Thats is what it is.....and its like that every single  day from memorial to labor 

wendi and  lena and I are in multiple carnival shots  but you have to know where to look to see us

----------


## Rosemary

Wonderful!  Beautiful.  What a place, what a place.  A big thank you to the Drone developer...  Did I see CeeJay fishing?

----------


## MIke R

> ..  Did I see CeeJay fishing?



i don't think so

----------


## gjd618

Wow.  That is terrific.  I haven't been to Provincetown for many years,  but growing up, our family would go every now and then for the weekend and I have such fond memories of those times.  Except the Boatslip place looks like a nightmare to me but I hate crowds.  He did a wonderful job with this!

----------


## MIke R

He did this one the past weekend filming the lighting of the traditional lobster pot tree 


http://youtu.be/gYT9L3bIxtE

----------


## gjd618

Very nice!

----------


## stbartshopper

That is a wonderful video and song. We just put Provincetown on our list to go back. What is the best time to go when maybe it is not so crowded?

----------


## KevinS

Mike can answer better than I can, but late September/early October is pretty sweet.

----------


## MIke R

> That is a wonderful video and song. We just put Provincetown on our list to go back. What is the best time to go when maybe it is not so crowded?

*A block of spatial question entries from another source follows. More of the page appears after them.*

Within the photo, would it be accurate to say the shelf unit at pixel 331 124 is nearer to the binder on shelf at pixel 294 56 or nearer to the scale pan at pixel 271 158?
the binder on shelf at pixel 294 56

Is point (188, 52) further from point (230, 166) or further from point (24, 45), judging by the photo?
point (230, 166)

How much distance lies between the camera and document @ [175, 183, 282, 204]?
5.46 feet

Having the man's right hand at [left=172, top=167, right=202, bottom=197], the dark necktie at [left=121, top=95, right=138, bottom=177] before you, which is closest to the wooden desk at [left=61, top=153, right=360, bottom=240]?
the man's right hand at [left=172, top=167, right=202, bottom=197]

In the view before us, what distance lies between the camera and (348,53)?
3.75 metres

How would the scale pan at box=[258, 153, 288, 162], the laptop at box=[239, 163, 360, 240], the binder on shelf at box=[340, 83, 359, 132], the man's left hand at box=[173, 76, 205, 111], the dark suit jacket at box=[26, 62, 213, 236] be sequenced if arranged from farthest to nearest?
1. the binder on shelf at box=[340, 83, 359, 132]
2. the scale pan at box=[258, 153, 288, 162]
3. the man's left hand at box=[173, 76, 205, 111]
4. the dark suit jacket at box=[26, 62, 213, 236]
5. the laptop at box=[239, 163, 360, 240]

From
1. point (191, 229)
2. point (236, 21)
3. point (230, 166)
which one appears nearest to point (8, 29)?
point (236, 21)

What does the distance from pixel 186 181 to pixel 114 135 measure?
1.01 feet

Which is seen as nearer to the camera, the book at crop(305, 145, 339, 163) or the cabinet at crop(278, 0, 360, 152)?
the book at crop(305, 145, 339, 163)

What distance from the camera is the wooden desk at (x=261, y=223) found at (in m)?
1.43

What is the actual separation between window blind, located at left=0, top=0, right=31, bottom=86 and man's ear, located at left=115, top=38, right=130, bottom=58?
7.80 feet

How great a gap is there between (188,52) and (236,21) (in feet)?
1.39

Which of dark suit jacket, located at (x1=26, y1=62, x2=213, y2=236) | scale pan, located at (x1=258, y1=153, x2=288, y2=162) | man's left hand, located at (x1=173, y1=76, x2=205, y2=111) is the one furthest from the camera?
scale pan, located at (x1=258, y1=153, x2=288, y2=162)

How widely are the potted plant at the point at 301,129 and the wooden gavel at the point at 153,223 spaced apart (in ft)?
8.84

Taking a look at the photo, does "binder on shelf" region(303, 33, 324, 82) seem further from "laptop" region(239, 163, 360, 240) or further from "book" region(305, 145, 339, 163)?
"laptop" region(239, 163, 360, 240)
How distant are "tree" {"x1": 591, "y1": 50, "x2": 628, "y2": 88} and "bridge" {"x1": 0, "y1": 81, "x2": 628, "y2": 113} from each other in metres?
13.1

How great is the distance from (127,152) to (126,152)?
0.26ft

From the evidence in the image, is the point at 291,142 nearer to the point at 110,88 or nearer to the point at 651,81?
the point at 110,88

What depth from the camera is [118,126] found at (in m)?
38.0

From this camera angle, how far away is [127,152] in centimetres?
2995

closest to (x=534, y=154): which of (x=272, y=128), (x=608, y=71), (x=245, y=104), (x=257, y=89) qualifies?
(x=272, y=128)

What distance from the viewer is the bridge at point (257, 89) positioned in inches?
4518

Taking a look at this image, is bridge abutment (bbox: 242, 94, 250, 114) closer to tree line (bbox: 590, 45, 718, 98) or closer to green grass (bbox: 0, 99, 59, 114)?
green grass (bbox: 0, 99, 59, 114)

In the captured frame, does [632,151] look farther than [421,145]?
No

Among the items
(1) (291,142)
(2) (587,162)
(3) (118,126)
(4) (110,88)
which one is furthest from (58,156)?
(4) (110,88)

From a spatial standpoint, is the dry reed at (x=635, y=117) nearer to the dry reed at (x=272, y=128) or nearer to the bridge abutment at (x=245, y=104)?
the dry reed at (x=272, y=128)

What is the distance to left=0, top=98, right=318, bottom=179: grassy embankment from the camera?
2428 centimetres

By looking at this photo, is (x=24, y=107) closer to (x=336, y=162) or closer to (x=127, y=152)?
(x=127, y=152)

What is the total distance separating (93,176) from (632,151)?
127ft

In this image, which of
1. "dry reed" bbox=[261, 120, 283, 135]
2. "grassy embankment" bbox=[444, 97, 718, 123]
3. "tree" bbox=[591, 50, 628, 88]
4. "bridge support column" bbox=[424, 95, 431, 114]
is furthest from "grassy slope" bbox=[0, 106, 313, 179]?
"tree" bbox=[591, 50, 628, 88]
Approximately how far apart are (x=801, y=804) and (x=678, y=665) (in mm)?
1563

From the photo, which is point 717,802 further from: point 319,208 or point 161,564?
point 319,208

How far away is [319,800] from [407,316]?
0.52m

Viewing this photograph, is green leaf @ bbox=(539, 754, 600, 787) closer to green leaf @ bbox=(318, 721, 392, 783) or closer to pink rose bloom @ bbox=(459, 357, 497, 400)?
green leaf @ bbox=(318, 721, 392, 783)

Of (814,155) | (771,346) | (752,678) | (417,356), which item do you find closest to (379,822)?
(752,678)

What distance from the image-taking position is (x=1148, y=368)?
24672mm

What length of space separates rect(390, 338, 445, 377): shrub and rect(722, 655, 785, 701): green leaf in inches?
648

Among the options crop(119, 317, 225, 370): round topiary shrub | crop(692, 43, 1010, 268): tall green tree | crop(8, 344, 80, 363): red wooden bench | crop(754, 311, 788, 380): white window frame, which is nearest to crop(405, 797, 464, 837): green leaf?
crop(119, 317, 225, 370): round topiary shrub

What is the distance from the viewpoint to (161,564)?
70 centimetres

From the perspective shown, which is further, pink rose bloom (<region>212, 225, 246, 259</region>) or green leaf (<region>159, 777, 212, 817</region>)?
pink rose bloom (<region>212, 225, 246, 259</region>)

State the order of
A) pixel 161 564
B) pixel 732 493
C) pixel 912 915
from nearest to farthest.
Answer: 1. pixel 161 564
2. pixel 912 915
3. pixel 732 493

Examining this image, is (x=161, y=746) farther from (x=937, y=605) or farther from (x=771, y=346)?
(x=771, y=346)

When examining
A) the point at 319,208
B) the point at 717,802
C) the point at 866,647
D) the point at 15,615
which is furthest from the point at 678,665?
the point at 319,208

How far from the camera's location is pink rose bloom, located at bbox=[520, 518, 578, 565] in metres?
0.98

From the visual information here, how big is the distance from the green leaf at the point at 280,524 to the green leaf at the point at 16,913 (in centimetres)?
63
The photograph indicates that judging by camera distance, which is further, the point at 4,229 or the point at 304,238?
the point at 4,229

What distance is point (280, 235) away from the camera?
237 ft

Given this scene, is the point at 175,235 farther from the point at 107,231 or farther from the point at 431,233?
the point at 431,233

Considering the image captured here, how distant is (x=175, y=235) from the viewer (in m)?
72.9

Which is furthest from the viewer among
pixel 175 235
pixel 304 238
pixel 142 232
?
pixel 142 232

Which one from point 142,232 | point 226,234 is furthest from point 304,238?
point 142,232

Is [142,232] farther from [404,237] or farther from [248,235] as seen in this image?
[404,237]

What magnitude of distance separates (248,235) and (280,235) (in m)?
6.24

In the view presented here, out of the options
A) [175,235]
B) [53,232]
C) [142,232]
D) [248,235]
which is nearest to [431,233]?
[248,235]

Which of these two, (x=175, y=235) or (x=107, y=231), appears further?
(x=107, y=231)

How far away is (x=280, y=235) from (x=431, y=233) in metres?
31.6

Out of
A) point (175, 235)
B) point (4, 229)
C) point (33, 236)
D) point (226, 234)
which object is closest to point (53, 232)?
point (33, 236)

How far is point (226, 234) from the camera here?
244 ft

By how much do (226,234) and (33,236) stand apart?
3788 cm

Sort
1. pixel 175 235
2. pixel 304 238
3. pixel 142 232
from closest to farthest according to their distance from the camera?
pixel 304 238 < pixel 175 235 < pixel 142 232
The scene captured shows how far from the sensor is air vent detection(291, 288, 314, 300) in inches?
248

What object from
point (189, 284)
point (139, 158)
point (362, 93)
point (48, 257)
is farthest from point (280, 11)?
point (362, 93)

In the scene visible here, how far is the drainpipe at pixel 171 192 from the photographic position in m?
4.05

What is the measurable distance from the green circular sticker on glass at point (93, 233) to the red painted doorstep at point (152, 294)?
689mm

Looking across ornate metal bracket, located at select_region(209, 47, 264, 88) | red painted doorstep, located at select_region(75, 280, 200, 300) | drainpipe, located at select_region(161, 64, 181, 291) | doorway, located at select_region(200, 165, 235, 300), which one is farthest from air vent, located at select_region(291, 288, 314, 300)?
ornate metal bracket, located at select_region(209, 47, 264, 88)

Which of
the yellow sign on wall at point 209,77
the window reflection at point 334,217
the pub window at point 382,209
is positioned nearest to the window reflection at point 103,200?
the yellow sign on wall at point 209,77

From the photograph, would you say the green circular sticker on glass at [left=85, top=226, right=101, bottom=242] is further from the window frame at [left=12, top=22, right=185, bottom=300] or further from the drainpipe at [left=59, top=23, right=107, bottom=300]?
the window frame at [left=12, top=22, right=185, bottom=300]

Absolutely  positively  September

----------


## T3

June, especially during the week of the Portuguese Festival (June 25-28 in 2015), is also a great time - more crowded than September but before the peak summer crowds ...

PF2.jpg
Portuguese Festival Parade

DM1.jpg
Blessing Of The Fleet
BOF2.jpg

----------


## MIke R

Yeah that would be up there for sure ..it's just June weather can be so iffy at times...but yes that is without a doubt my favorite weekend there

----------